### THE TASK
The answer should be one number only, namely how many lines of the records hold the word "callback".

☆ ☆ ☆ ☆ ☆ ☆ ☆

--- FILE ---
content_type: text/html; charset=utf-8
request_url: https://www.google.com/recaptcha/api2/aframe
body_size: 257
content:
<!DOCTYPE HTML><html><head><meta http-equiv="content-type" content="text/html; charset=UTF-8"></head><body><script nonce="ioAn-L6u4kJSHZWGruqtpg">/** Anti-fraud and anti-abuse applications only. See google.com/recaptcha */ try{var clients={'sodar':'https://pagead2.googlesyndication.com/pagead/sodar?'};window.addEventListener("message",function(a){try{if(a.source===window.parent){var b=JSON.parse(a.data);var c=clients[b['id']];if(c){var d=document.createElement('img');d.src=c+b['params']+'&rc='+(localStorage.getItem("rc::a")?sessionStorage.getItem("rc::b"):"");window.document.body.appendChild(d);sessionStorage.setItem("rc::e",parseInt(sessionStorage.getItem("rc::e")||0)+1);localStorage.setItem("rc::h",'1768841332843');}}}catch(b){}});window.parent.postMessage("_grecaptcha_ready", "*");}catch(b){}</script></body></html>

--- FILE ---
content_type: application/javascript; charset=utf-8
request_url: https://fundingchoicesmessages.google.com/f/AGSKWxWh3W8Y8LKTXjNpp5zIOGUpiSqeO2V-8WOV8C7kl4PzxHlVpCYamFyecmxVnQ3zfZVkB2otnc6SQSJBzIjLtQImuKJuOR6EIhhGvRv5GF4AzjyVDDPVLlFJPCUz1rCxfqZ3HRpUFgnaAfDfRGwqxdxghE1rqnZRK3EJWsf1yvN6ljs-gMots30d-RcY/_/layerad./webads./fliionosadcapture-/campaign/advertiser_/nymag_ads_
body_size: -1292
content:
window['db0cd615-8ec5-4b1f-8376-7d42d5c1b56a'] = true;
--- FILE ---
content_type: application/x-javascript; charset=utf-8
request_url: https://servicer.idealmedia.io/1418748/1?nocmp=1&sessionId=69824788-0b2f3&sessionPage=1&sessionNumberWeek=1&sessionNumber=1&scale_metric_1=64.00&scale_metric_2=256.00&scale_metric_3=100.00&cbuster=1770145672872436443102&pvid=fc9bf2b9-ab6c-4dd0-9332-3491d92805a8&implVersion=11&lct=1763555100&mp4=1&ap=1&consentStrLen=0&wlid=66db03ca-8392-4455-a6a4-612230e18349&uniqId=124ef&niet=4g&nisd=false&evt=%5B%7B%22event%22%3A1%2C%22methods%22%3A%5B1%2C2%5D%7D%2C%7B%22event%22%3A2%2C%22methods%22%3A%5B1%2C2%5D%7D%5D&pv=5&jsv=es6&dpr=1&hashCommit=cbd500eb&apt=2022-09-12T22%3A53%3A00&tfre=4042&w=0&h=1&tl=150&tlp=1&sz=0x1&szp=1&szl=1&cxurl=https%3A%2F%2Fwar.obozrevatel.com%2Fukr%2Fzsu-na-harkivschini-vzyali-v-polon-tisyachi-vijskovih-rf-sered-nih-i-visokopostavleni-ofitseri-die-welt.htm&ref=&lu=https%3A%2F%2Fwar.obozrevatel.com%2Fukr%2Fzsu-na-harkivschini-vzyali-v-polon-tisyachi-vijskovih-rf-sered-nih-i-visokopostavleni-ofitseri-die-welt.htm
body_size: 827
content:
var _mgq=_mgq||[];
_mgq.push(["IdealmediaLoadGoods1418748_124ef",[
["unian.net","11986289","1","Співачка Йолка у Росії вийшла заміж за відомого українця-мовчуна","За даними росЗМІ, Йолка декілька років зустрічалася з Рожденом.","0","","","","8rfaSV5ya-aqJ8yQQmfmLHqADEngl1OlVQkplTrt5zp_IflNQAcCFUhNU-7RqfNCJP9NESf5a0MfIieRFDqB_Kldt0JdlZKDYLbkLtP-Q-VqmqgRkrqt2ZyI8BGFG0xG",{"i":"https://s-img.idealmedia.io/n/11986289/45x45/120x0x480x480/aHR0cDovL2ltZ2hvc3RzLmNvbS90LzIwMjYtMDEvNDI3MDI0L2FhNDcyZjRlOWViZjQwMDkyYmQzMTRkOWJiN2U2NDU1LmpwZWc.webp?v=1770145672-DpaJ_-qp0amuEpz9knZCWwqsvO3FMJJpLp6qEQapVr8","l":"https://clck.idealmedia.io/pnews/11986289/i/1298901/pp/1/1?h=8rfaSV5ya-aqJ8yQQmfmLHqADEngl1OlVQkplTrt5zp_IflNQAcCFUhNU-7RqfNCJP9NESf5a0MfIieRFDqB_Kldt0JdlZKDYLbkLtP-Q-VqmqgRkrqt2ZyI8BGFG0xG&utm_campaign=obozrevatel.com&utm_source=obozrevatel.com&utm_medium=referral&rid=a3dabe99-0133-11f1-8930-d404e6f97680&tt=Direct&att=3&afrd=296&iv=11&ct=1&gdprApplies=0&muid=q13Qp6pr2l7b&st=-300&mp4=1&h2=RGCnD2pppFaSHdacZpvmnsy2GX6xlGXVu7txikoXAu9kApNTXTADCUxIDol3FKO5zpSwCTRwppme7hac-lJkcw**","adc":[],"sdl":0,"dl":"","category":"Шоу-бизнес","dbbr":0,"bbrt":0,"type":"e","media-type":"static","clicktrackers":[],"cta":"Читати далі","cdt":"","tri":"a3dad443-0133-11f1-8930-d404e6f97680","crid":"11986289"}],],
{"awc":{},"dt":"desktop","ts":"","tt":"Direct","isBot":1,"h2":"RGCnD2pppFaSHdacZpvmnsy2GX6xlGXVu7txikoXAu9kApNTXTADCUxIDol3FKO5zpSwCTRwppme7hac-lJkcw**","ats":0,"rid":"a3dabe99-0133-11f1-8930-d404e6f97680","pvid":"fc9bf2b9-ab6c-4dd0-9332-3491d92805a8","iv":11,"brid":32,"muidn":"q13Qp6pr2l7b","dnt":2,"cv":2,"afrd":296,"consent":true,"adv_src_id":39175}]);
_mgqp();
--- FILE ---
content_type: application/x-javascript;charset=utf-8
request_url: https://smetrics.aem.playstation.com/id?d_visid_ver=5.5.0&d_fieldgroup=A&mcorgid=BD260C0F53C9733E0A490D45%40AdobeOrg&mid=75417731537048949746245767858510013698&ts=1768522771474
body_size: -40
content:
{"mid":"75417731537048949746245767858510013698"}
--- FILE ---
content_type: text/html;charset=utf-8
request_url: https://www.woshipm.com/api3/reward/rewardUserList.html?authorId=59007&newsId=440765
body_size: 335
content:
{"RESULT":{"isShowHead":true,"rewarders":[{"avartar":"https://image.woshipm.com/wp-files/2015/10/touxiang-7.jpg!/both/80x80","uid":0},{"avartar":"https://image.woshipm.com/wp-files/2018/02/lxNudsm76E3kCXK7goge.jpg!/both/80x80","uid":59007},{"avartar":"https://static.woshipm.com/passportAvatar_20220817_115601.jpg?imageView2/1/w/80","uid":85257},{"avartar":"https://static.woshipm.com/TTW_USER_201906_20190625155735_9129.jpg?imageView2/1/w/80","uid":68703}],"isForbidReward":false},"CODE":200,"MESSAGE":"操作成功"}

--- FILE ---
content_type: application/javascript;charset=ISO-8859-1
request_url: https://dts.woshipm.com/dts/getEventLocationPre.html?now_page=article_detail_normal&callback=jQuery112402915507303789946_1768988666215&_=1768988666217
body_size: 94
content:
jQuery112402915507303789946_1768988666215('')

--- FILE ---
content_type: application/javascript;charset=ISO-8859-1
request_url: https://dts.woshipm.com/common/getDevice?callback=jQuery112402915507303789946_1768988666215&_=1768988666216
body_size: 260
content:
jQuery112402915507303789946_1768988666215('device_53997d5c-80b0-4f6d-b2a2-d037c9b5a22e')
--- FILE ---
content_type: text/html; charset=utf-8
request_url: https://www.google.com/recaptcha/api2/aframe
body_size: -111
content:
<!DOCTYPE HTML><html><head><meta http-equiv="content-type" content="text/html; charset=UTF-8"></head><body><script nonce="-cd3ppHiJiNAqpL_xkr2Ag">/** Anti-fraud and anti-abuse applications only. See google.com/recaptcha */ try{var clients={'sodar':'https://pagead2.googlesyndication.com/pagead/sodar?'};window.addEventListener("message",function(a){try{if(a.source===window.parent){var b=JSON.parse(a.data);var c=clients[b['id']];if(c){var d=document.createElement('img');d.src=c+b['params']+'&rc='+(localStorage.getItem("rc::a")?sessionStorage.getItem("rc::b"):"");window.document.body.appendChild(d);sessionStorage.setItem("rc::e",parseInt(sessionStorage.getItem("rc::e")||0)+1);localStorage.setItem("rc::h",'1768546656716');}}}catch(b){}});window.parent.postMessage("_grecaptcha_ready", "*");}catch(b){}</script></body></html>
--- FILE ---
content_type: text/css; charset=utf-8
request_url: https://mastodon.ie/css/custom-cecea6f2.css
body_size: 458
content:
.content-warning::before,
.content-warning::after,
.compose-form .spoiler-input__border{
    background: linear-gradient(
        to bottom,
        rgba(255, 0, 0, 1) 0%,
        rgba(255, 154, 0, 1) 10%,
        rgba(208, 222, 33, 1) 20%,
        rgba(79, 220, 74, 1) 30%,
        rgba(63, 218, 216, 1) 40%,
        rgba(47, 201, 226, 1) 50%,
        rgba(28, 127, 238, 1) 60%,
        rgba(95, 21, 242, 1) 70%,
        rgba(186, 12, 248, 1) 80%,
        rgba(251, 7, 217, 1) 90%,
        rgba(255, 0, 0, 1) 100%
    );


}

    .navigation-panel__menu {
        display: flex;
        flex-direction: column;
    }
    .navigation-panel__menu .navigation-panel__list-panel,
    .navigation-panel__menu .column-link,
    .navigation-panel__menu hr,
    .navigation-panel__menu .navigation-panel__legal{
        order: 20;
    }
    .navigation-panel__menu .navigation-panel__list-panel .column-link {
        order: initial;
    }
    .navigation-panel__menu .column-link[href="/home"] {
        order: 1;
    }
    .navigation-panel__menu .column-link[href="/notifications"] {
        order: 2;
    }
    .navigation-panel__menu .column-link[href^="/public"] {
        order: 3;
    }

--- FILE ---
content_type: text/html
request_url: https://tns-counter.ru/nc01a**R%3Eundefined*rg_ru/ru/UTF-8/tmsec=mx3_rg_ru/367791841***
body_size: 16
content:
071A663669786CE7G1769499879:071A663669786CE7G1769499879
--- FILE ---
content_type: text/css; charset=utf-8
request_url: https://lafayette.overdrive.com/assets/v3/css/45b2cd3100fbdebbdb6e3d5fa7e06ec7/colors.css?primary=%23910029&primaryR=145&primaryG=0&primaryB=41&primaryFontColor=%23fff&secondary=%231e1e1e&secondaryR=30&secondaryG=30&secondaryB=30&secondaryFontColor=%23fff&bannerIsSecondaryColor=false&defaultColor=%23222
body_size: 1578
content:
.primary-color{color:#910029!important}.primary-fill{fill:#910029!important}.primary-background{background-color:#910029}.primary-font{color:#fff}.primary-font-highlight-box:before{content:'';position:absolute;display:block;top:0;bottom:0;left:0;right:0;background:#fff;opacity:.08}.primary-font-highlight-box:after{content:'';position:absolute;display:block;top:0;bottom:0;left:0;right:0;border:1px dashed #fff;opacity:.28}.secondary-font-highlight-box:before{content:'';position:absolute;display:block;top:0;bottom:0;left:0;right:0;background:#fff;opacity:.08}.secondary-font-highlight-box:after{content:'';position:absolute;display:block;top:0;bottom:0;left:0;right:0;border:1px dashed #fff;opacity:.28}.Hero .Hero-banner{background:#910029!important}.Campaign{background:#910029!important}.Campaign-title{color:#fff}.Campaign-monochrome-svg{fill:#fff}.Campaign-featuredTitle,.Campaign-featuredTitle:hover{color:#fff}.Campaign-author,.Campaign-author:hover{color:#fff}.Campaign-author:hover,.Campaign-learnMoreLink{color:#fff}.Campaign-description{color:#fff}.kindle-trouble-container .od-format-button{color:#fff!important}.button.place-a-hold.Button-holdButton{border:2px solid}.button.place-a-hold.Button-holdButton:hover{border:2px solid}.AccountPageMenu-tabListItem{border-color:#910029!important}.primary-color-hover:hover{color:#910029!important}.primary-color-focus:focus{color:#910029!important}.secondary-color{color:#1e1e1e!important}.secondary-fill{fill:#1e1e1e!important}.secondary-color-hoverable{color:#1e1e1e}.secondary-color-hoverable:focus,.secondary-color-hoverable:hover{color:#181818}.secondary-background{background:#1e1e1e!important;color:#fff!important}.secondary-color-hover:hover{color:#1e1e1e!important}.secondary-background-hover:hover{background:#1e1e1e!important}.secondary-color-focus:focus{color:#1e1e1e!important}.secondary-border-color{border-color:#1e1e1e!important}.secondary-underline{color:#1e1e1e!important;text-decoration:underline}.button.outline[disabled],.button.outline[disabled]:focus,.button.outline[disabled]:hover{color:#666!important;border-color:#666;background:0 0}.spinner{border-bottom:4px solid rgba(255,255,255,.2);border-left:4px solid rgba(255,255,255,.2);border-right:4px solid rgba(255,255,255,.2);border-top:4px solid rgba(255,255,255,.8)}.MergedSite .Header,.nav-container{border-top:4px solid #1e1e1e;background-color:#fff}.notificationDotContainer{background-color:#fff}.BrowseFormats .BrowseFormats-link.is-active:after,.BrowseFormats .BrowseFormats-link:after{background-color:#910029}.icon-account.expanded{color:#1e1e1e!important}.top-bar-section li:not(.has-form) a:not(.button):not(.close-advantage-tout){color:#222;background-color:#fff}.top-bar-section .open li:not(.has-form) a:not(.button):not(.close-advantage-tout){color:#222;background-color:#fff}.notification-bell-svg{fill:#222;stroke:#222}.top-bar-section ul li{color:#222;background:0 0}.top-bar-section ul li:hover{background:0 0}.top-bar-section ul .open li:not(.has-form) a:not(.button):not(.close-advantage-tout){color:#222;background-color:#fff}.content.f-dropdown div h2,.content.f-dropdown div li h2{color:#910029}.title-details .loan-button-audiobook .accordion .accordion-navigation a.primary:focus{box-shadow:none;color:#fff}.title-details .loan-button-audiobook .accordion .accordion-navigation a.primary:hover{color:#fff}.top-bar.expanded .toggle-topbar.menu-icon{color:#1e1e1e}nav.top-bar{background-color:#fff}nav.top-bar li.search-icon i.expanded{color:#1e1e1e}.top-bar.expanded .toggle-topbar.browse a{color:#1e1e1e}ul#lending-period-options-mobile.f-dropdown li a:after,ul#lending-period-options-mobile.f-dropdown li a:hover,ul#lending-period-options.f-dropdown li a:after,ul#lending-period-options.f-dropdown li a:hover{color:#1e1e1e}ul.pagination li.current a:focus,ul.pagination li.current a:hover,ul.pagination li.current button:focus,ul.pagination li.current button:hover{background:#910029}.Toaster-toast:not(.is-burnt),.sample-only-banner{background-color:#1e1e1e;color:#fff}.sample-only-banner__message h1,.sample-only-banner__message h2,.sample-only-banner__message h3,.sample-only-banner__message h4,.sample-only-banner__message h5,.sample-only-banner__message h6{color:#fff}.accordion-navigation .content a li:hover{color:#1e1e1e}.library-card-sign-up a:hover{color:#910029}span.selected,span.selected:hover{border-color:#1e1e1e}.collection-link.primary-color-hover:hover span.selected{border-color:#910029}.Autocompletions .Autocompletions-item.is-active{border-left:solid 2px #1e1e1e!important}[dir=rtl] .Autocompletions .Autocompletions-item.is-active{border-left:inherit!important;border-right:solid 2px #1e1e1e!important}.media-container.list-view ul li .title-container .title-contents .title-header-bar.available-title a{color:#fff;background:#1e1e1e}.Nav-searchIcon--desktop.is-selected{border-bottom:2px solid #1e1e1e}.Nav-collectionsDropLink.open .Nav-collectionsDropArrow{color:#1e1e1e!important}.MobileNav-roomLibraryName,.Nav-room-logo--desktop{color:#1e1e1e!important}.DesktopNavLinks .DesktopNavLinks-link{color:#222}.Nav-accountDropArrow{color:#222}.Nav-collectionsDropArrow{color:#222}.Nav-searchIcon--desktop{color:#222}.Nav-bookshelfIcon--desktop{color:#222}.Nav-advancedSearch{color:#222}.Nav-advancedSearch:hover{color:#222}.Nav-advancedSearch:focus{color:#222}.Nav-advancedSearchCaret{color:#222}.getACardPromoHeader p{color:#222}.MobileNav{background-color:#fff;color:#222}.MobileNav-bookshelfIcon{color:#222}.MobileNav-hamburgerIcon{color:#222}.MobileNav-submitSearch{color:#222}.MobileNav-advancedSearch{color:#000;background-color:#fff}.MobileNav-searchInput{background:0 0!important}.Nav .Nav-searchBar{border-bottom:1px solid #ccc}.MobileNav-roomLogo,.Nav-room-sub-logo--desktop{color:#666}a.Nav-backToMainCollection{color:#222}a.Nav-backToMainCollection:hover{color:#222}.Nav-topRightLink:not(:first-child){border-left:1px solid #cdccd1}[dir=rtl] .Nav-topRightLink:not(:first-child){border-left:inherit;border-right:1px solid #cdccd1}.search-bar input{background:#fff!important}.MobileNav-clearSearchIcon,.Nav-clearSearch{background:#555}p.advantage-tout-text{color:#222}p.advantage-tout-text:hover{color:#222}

☆ ☆ ☆ ☆ ☆ ☆ ☆

### WRITTEN ANSWER
2